Abstract: FR-PO0005
Artificial-Intelligence-Based Trajectory Clustering Analysis Identifies High-Risk and Previously Overlooked Patients with CKD
Session Information
- Artificial Intelligence and Digital Health at the Bedside
November 07, 2025 | Location: Exhibit Hall, Convention Center
Abstract Time: 10:00 AM - 12:00 PM
Category: Artificial Intelligence, Digital Health, and Data Science
- 300 Artificial Intelligence, Digital Health, and Data Science
Authors
- Kanda, Eiichiro, Kawasaki Ika Daigaku, Kurashiki, Okayama Prefecture, Japan
- Epureanu, Bogdan I., University of Michigan, Ann Arbor, Michigan, United States
- Adachi, Taiji, Kyoto Daigaku, Kyoto, Kyoto Prefecture, Japan
- Sasaki, Tamaki, Kawasaki Ika Daigaku, Kurashiki, Okayama Prefecture, Japan
- Pennathur, Subramaniam, University of Michigan, Ann Arbor, Michigan, United States
- Okada, Hirokazu, Saitama Ika Daigaku, Iruma, Saitama Prefecture, Japan
- Nangaku, Masaomi, Tokyo Daigaku, Bunkyo, Tokyo, Japan
- Kashihara, Naoki, Kawasaki Ika Daigaku, Kurashiki, Okayama Prefecture, Japan
Background
Many chronic kidney disease (CKD) patients have not been properly diagnosed, and their characteristics remain unclear. It has been difficult to identify their clinical courses by conventional analysis. Therefore, our study aimed to identify overlooked CKD patient groups at high risk of dialysis or death, addressing unmet clinical needs.
Methods
We employed data mining techniques using a newly developed artificial intelligence (AI) algorithm—time-series K-means analysis—to classify patients on the basis of 34 time-series variables, including background, laboratory test results, and medication from a CKD cohort study (n=3,129). This method utilizes dynamic time warping to assess the similarity between clinical data trajectories. Subsequently, we conducted a barycenter transition analysis of all time-series data to visually examine the trajectories.
Results
Their mean age and eGFR were 62.0 years and 50.6 mL/min, respectively. They were distinctly classified into seven groups on the basis of human-understandable backgrounds (Figure 1).
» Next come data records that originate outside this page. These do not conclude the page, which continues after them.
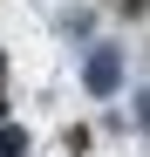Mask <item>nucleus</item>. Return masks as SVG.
I'll use <instances>...</instances> for the list:
<instances>
[{"mask_svg":"<svg viewBox=\"0 0 150 157\" xmlns=\"http://www.w3.org/2000/svg\"><path fill=\"white\" fill-rule=\"evenodd\" d=\"M89 82H96V89H116V62L96 55V62H89Z\"/></svg>","mask_w":150,"mask_h":157,"instance_id":"nucleus-1","label":"nucleus"}]
</instances>
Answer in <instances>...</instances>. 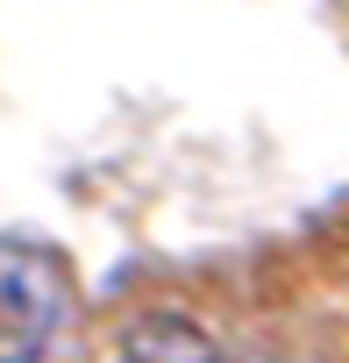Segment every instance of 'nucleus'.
<instances>
[{
    "label": "nucleus",
    "mask_w": 349,
    "mask_h": 363,
    "mask_svg": "<svg viewBox=\"0 0 349 363\" xmlns=\"http://www.w3.org/2000/svg\"><path fill=\"white\" fill-rule=\"evenodd\" d=\"M114 363H221V349L193 313H135Z\"/></svg>",
    "instance_id": "2"
},
{
    "label": "nucleus",
    "mask_w": 349,
    "mask_h": 363,
    "mask_svg": "<svg viewBox=\"0 0 349 363\" xmlns=\"http://www.w3.org/2000/svg\"><path fill=\"white\" fill-rule=\"evenodd\" d=\"M8 278H0V363H43L57 320H65V271L8 235Z\"/></svg>",
    "instance_id": "1"
}]
</instances>
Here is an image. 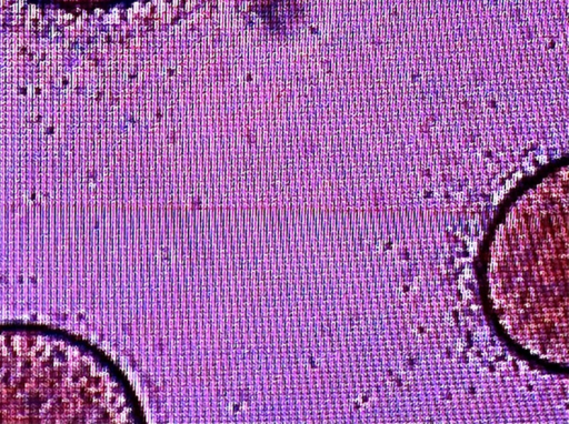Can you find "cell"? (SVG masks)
<instances>
[{
    "label": "cell",
    "instance_id": "1",
    "mask_svg": "<svg viewBox=\"0 0 569 424\" xmlns=\"http://www.w3.org/2000/svg\"><path fill=\"white\" fill-rule=\"evenodd\" d=\"M77 345L47 334L0 333V422H76L99 416L103 382Z\"/></svg>",
    "mask_w": 569,
    "mask_h": 424
}]
</instances>
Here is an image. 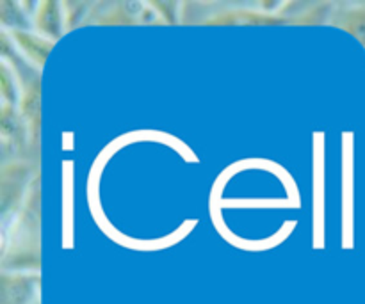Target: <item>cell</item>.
I'll return each mask as SVG.
<instances>
[{"instance_id":"obj_8","label":"cell","mask_w":365,"mask_h":304,"mask_svg":"<svg viewBox=\"0 0 365 304\" xmlns=\"http://www.w3.org/2000/svg\"><path fill=\"white\" fill-rule=\"evenodd\" d=\"M0 23L2 31H31L34 27V18L25 11L24 2L14 0H0Z\"/></svg>"},{"instance_id":"obj_5","label":"cell","mask_w":365,"mask_h":304,"mask_svg":"<svg viewBox=\"0 0 365 304\" xmlns=\"http://www.w3.org/2000/svg\"><path fill=\"white\" fill-rule=\"evenodd\" d=\"M11 39H13L14 46L20 50L21 56L36 68V70L41 71L45 66L46 59H48L50 50L53 48L56 43L50 41V39L43 38L38 32L31 31H13L9 32Z\"/></svg>"},{"instance_id":"obj_10","label":"cell","mask_w":365,"mask_h":304,"mask_svg":"<svg viewBox=\"0 0 365 304\" xmlns=\"http://www.w3.org/2000/svg\"><path fill=\"white\" fill-rule=\"evenodd\" d=\"M0 93H2V103H7V105H20L21 93H24V88H21L20 80H18L16 73L11 70V66L2 61V66H0Z\"/></svg>"},{"instance_id":"obj_7","label":"cell","mask_w":365,"mask_h":304,"mask_svg":"<svg viewBox=\"0 0 365 304\" xmlns=\"http://www.w3.org/2000/svg\"><path fill=\"white\" fill-rule=\"evenodd\" d=\"M18 109L27 123L31 139L38 142L39 130H41V78L25 85Z\"/></svg>"},{"instance_id":"obj_13","label":"cell","mask_w":365,"mask_h":304,"mask_svg":"<svg viewBox=\"0 0 365 304\" xmlns=\"http://www.w3.org/2000/svg\"><path fill=\"white\" fill-rule=\"evenodd\" d=\"M150 6L159 13V16L163 18L164 23L177 25L180 23V14H182V2H171V0H157V2H150Z\"/></svg>"},{"instance_id":"obj_1","label":"cell","mask_w":365,"mask_h":304,"mask_svg":"<svg viewBox=\"0 0 365 304\" xmlns=\"http://www.w3.org/2000/svg\"><path fill=\"white\" fill-rule=\"evenodd\" d=\"M39 178L32 164L11 160L4 164L0 173V212H2V235H6L20 216L29 191Z\"/></svg>"},{"instance_id":"obj_9","label":"cell","mask_w":365,"mask_h":304,"mask_svg":"<svg viewBox=\"0 0 365 304\" xmlns=\"http://www.w3.org/2000/svg\"><path fill=\"white\" fill-rule=\"evenodd\" d=\"M146 2H116L114 9L100 20L103 25H139Z\"/></svg>"},{"instance_id":"obj_12","label":"cell","mask_w":365,"mask_h":304,"mask_svg":"<svg viewBox=\"0 0 365 304\" xmlns=\"http://www.w3.org/2000/svg\"><path fill=\"white\" fill-rule=\"evenodd\" d=\"M64 6V14H66V31L77 27L82 20L86 18V14L89 13L95 4L93 2H63Z\"/></svg>"},{"instance_id":"obj_4","label":"cell","mask_w":365,"mask_h":304,"mask_svg":"<svg viewBox=\"0 0 365 304\" xmlns=\"http://www.w3.org/2000/svg\"><path fill=\"white\" fill-rule=\"evenodd\" d=\"M34 28L43 38L53 43L59 41L66 32V14H64L63 2L57 0L38 2V9L34 13Z\"/></svg>"},{"instance_id":"obj_6","label":"cell","mask_w":365,"mask_h":304,"mask_svg":"<svg viewBox=\"0 0 365 304\" xmlns=\"http://www.w3.org/2000/svg\"><path fill=\"white\" fill-rule=\"evenodd\" d=\"M292 23L289 18L280 14H269L253 9H230L223 11L217 16L209 18L205 25H284Z\"/></svg>"},{"instance_id":"obj_11","label":"cell","mask_w":365,"mask_h":304,"mask_svg":"<svg viewBox=\"0 0 365 304\" xmlns=\"http://www.w3.org/2000/svg\"><path fill=\"white\" fill-rule=\"evenodd\" d=\"M341 25L365 46V4L359 6L356 9L348 11Z\"/></svg>"},{"instance_id":"obj_2","label":"cell","mask_w":365,"mask_h":304,"mask_svg":"<svg viewBox=\"0 0 365 304\" xmlns=\"http://www.w3.org/2000/svg\"><path fill=\"white\" fill-rule=\"evenodd\" d=\"M39 294V273H2L0 276V304H38Z\"/></svg>"},{"instance_id":"obj_3","label":"cell","mask_w":365,"mask_h":304,"mask_svg":"<svg viewBox=\"0 0 365 304\" xmlns=\"http://www.w3.org/2000/svg\"><path fill=\"white\" fill-rule=\"evenodd\" d=\"M0 134H2V148L9 155H20L29 145L31 132L21 116L20 109L14 105L2 103V120H0Z\"/></svg>"}]
</instances>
Notably, one group exhibited low urinary protein levels, no hypertension, and no identifiable cause of CKD. They were assumed to have a favorable prognosis and were not specifically treated. However, their outcomes were worse than those of appropriately treated hypertensive patients, who had the best prognosis (hazard ratio, 2.82; 95% confidence interval, 1.58–5.09; p<0.0001). Although each group initially displayed different clinical courses, their progression patterns gradually aligned over time, ultimately converging into the final common pathway (Figure 2).
Conclusion
The AI-based trajectory clustering analysis successfully uncovered the distinctive clinical course of previously overlooked CKD patients with unknown etiologies. The AI algorithm is valuable in identifying unmet clinical needs within large-scale patient datasets.